----- Exercise input
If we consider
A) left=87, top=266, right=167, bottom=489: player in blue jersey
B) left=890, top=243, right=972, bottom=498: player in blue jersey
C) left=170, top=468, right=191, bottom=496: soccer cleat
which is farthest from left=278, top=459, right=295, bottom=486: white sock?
----------
▸ **Required task**:
Please switch each "player in blue jersey" in the entries to "athlete in blue shirt", and give the lines again with everything else unchanged.

▸ **The completed task**:
If we consider
A) left=87, top=266, right=167, bottom=489: athlete in blue shirt
B) left=890, top=243, right=972, bottom=498: athlete in blue shirt
C) left=170, top=468, right=191, bottom=496: soccer cleat
which is farthest from left=278, top=459, right=295, bottom=486: white sock?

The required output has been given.